Nothing should be omitted: restate the full listing word for word.

» **THE DATA**
*** Begin section ***

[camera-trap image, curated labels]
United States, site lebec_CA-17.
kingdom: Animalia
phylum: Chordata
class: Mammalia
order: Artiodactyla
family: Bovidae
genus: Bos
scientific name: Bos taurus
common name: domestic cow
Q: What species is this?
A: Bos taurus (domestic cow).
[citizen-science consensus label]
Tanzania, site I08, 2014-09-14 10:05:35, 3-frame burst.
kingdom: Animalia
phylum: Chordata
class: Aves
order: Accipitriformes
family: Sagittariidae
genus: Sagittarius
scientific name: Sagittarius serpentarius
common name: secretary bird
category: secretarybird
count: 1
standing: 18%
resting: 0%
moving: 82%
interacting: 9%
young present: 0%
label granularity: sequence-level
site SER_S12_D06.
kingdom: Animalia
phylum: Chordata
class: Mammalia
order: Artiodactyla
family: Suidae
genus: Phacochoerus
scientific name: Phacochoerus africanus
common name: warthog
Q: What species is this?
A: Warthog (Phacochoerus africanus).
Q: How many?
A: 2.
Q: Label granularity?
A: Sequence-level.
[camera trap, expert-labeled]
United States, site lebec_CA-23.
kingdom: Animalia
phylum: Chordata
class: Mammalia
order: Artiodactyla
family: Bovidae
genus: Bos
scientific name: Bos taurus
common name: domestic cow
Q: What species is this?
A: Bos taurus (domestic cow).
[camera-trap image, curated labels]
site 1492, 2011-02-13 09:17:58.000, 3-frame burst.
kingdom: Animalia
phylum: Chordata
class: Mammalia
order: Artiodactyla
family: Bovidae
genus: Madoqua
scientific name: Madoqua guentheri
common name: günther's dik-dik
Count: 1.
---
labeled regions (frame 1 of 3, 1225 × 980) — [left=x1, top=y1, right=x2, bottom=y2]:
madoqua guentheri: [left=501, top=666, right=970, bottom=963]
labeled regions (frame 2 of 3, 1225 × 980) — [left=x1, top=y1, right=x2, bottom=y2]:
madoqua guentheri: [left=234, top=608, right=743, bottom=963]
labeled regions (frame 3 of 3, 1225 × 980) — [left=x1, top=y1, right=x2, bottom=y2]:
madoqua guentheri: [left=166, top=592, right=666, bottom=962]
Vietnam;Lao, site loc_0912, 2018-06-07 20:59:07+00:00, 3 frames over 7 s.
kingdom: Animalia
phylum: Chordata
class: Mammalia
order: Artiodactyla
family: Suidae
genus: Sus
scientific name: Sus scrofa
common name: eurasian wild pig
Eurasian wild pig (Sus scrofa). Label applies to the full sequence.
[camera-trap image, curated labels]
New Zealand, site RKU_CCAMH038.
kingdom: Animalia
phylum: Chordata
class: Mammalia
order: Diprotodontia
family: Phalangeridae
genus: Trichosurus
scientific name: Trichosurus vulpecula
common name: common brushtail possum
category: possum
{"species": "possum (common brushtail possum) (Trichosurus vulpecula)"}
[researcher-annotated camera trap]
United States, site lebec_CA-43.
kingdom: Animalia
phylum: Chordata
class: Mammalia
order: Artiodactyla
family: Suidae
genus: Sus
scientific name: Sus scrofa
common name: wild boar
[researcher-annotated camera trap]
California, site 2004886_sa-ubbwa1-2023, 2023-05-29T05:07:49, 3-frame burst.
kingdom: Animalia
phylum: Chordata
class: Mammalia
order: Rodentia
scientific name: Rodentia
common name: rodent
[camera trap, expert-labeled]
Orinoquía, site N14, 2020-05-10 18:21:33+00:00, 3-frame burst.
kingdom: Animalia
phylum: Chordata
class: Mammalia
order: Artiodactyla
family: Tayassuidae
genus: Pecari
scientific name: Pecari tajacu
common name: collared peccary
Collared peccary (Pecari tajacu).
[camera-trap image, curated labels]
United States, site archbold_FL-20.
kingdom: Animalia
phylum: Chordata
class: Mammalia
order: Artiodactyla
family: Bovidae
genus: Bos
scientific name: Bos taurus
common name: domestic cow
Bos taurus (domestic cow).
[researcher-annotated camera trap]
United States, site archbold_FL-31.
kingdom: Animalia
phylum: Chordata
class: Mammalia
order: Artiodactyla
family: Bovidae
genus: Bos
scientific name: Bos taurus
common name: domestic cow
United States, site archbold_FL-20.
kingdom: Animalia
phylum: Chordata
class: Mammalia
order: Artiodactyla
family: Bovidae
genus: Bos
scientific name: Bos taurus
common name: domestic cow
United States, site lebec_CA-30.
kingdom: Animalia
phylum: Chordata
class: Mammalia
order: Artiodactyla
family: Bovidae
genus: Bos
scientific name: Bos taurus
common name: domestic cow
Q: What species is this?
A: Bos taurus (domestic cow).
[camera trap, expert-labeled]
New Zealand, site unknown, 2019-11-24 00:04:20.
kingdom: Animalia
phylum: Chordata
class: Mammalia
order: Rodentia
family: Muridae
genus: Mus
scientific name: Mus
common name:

*** End section ***

» **RESULT OF THE EXERCISE**
[camera-trap image, curated labels]
United States, site lebec_CA-17.
kingdom: Animalia
phylum: Chordata
class: Mammalia
order: Artiodactyla
family: Bovidae
genus: Bos
scientific name: Bos taurus
common name: domestic cow
Q: What species is this?
A: Bos taurus (domestic cow).
[citizen-science consensus label]
Tanzania, site I08, 2014-09-14 10:05:35, 3-frame burst.
kingdom: Animalia
phylum: Chordata
class: Aves
order: Accipitriformes
family: Sagittariidae
genus: Sagittarius
scientific name: Sagittarius serpentarius
common name: secretary bird
category: secretarybird
count: 1
standing: 18%
resting: 0%
moving: 82%
interacting: 9%
young present: 0%
label granularity: sequence-level
site SER_S12_D06.
kingdom: Animalia
phylum: Chordata
class: Mammalia
order: Artiodactyla
family: Suidae
genus: Phacochoerus
scientific name: Phacochoerus africanus
common name: warthog
Q: What species is this?
A: Warthog (Phacochoerus africanus).
Q: How many?
A: 2.
Q: Label granularity?
A: Sequence-level.
[camera trap, expert-labeled]
United States, site lebec_CA-23.
kingdom: Animalia
phylum: Chordata
class: Mammalia
order: Artiodactyla
family: Bovidae
genus: Bos
scientific name: Bos taurus
common name: domestic cow
Q: What species is this?
A: Bos taurus (domestic cow).
[camera-trap image, curated labels]
site 1492, 2011-02-13 09:17:58.000, 3-frame burst.
kingdom: Animalia
phylum: Chordata
class: Mammalia
order: Artiodactyla
family: Bovidae
genus: Madoqua
scientific name: Madoqua guentheri
common name: günther's dik-dik
Count: 1.
---
labeled regions (frame 1 of 3, 1225 × 980) — [left=x1, top=y1, right=x2, bottom=y2]:
madoqua guentheri: [left=501, top=666, right=970, bottom=963]
labeled regions (frame 2 of 3, 1225 × 980) — [left=x1, top=y1, right=x2, bottom=y2]:
madoqua guentheri: [left=234, top=608, right=743, bottom=963]
labeled regions (frame 3 of 3, 1225 × 980) — [left=x1, top=y1, right=x2, bottom=y2]:
madoqua guentheri: [left=166, top=592, right=666, bottom=962]
Vietnam;Lao, site loc_0912, 2018-06-07 20:59:07+00:00, 3 frames over 7 s.
kingdom: Animalia
phylum: Chordata
class: Mammalia
order: Artiodactyla
family: Suidae
genus: Sus
scientific name: Sus scrofa
common name: eurasian wild pig
Eurasian wild pig (Sus scrofa). Label applies to the full sequence.
[camera-trap image, curated labels]
New Zealand, site RKU_CCAMH038.
kingdom: Animalia
phylum: Chordata
class: Mammalia
order: Diprotodontia
family: Phalangeridae
genus: Trichosurus
scientific name: Trichosurus vulpecula
common name: common brushtail possum
category: possum
{"species": "possum (common brushtail possum) (Trichosurus vulpecula)"}
[researcher-annotated camera trap]
United States, site lebec_CA-43.
kingdom: Animalia
phylum: Chordata
class: Mammalia
order: Artiodactyla
family: Suidae
genus: Sus
scientific name: Sus scrofa
common name: wild boar
[researcher-annotated camera trap]
California, site 2004886_sa-ubbwa1-2023, 2023-05-29T05:07:49, 3-frame burst.
kingdom: Animalia
phylum: Chordata
class: Mammalia
order: Rodentia
scientific name: Rodentia
common name: rodent
[camera trap, expert-labeled]
Orinoquía, site N14, 2020-05-10 18:21:33+00:00, 3-frame burst.
kingdom: Animalia
phylum: Chordata
class: Mammalia
order: Artiodactyla
family: Tayassuidae
genus: Pecari
scientific name: Pecari tajacu
common name: collared peccary
Collared peccary (Pecari tajacu).
[camera-trap image, curated labels]
United States, site archbold_FL-20.
kingdom: Animalia
phylum: Chordata
class: Mammalia
order: Artiodactyla
family: Bovidae
genus: Bos
scientific name: Bos taurus
common name: domestic cow
Bos taurus (domestic cow).
[researcher-annotated camera trap]
United States, site archbold_FL-31.
kingdom: Animalia
phylum: Chordata
class: Mammalia
order: Artiodactyla
family: Bovidae
genus: Bos
scientific name: Bos taurus
common name: domestic cow
United States, site archbold_FL-20.
kingdom: Animalia
phylum: Chordata
class: Mammalia
order: Artiodactyla
family: Bovidae
genus: Bos
scientific name: Bos taurus
common name: domestic cow
United States, site lebec_CA-30.
kingdom: Animalia
phylum: Chordata
class: Mammalia
order: Artiodactyla
family: Bovidae
genus: Bos
scientific name: Bos taurus
common name: domestic cow
Q: What species is this?
A: Bos taurus (domestic cow).
[camera trap, expert-labeled]
New Zealand, site unknown, 2019-11-24 00:04:20.
kingdom: Animalia
phylum: Chordata
class: Mammalia
order: Rodentia
family: Muridae
genus: Mus
scientific name: Mus
common name:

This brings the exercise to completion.